Kernpunkt Detail Nutzen für den Leser
Rollen erkennen Beobachten, wann du nach sozialen Situationen dich „wie leer“ fühlst und was du innerlich unterdrückt hast Du verstehst, wo deine Energie wirklich verloren geht, statt pauschal „Menschen“ die Schuld zu geben
Kleine Abweichungen üben Mini-Schritte wie einmal Nein sagen, eine Meinung nicht sofort anpassen, eine Pause im Gespräch zulassen Du kannst authentischer werden, ohne dein Umfeld zu überfordern oder dich selbst zu erschrecken
Echte Begegnungen nähren Mehr Zeit mit Menschen und in Situationen, in denen du kaum spielen musst Soziale Kontakte fühlen sich weniger wie Arbeit und mehr wie Erholung an

FAQ :

  • Ich bin nach jedem Treffen erschöpft – bin ich einfach nicht sozial?Nicht unbedingt. Oft liegt es daran, dass du permanent eine Rolle aufrechterhältst, die viel Kontrolle verlangt. Wenn du in sehr wenigen Momenten Menschen triffst, bei denen du nichts „leisten“ musst, sagt das mehr über deine Rollen als über deine Sozialfähigkeit.
  • Wie unterscheide ich eine gesunde Rolle von einer erschöpfenden?Nach einer gesunden Rolle fühlst du dich etwas müde, aber stimmig. Nach einer erschöpfenden Rolle fühlst du dich innerlich fremd, angespannt oder beschämt, obwohl objektiv „nichts Schlimmes“ passiert ist.
  • Was mache ich, wenn meine Jobrolle gar nicht zu mir passt?Du musst sie nicht sofort kündigen. Starte damit, kleine authentische Elemente einzubauen: ehrlichere Rückmeldungen, realistischere Grenzen, weniger Dauerverfügbarkeit. Parallel kannst du prüfen, ob es innerhalb deines Bereichs Aufgaben gibt, die besser zu dir passen.

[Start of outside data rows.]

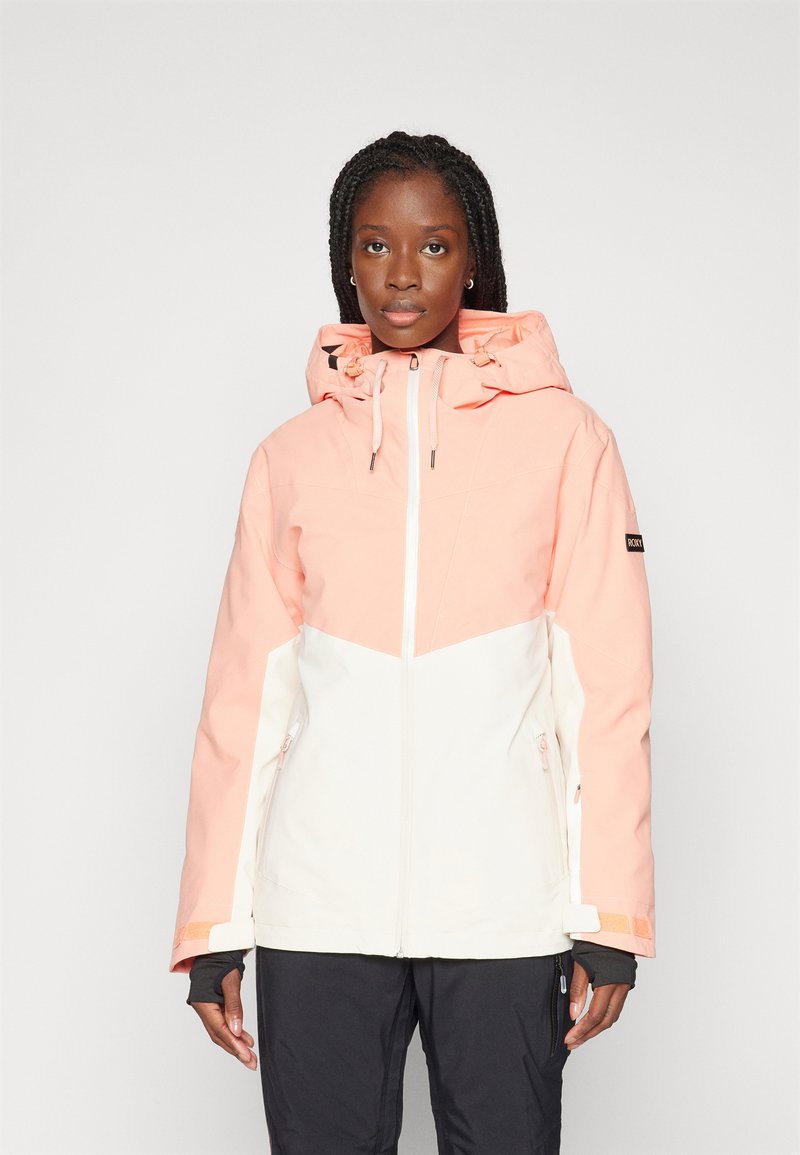 Giacca impermeabile in pesca e bianco con cappuccio, due tasche laterali con zip e cordini regolabili. Presenta un design geometrico a blocchi di colore.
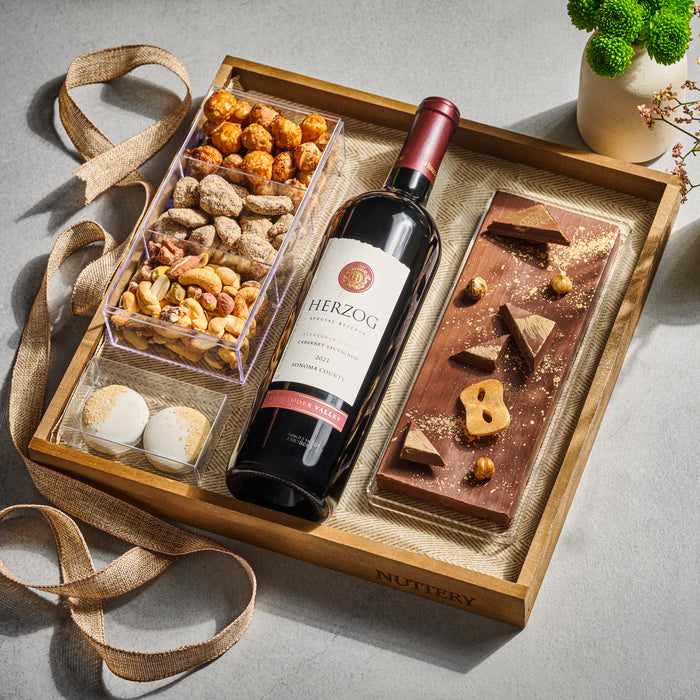 A sophisticated wine and gourmet gift set featuring a bottle of fine red wine, gourmet chocolate, and premium nuts, elegantly arranged in a wooden tray.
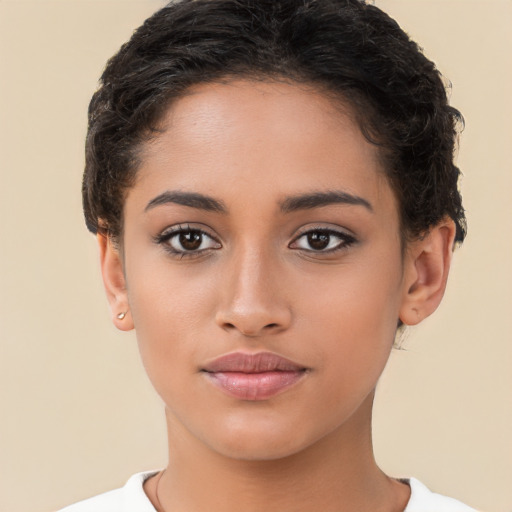 Joyful latino young-adult female with short  brown hair and brown eyes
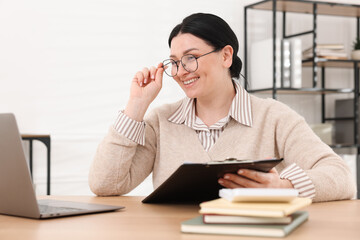 Professional accountant working at wooden desk in office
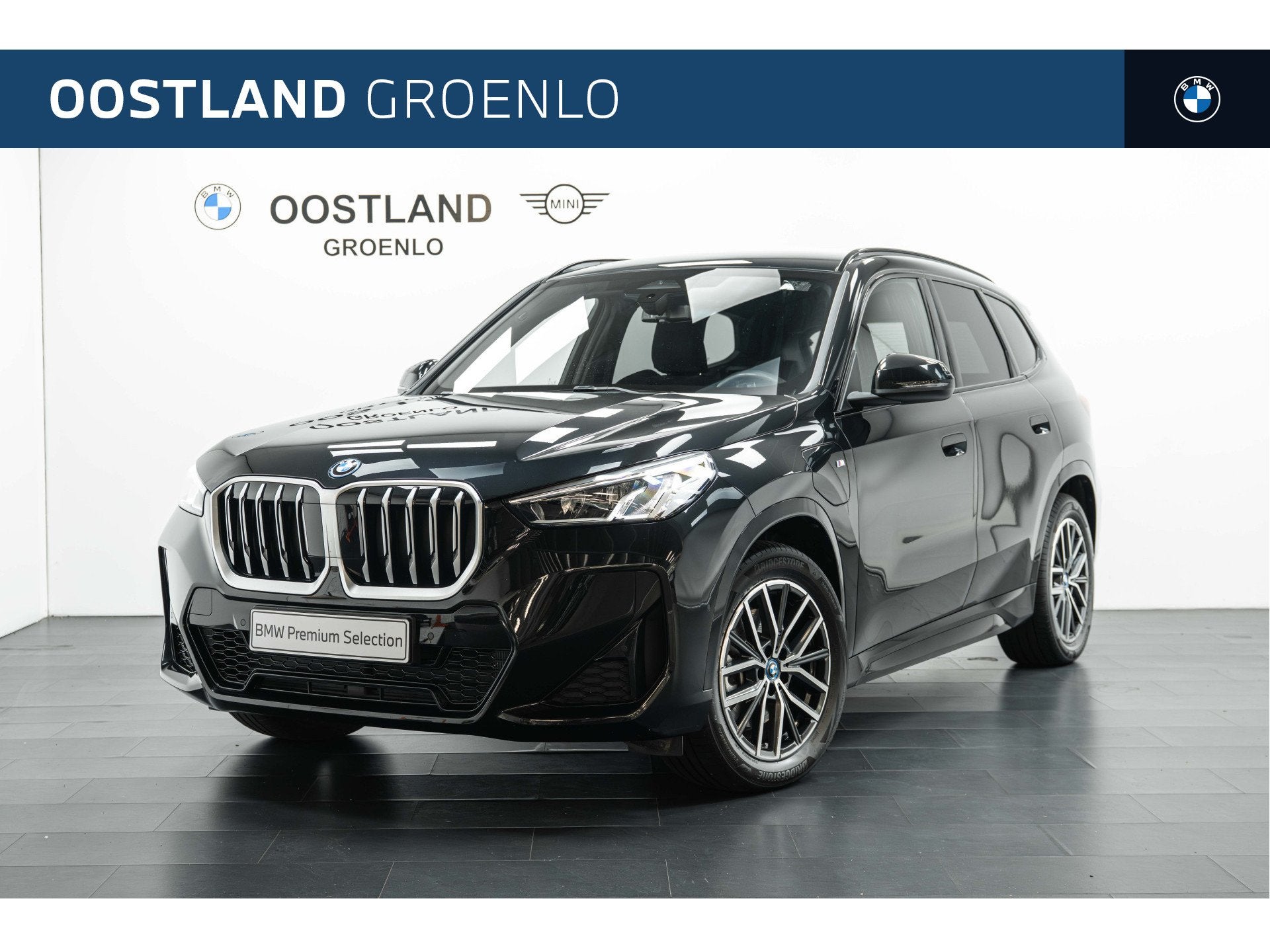 BMW X1 xDrive25e M Sport Automaat / Trekhaak / Sportstoelen, Auto's, Gebruikt, Zwart, Bedrijf, Hybride Elektrisch/Benzine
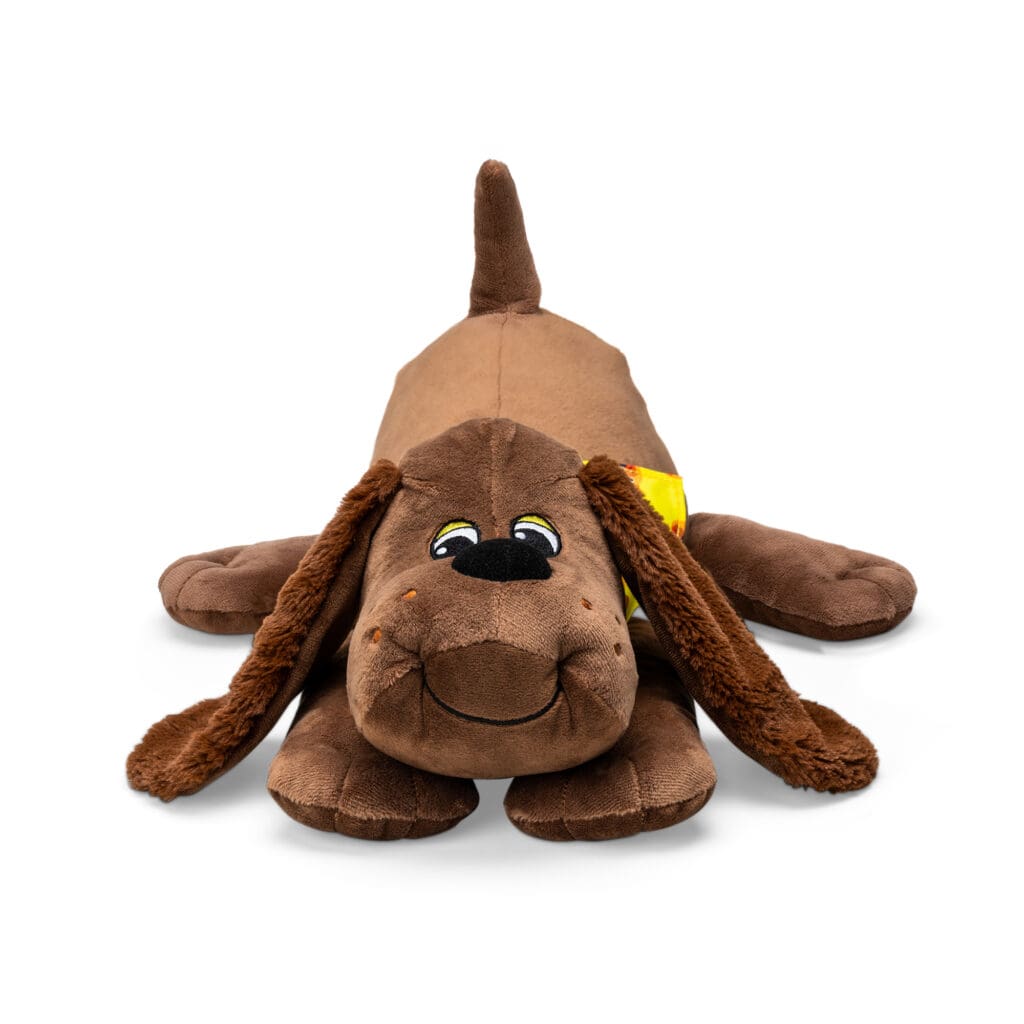 Classic Pound Puppies Plush Zany laying down against white background.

  • Wie spreche ich mit Freunden darüber, dass mich unsere Treffen müde machen?Konkreter statt anklagend: „Mir fällt auf, dass ich oft die bin, die alles organisiert und moderiert. Ich merke, das strengt mich. Können wir das ein bisschen anders verteilen?“ So sprichst du über dein Erleben, nicht über deren „Fehler“.
  • Kann man lernen, „mehr man selbst“ zu sein, auch wenn man es seit Jahren anders macht?Ja, aber selten über einen radikalen Neustart. Es ist eher ein feines Umlenken: bewusster wahrnehmen, kleine Rollenbrüche testen, Räume suchen, in denen du nicht performen musst. Jeder kleine Schritt in Richtung Stimmigkeit entlastet dein System ein Stück.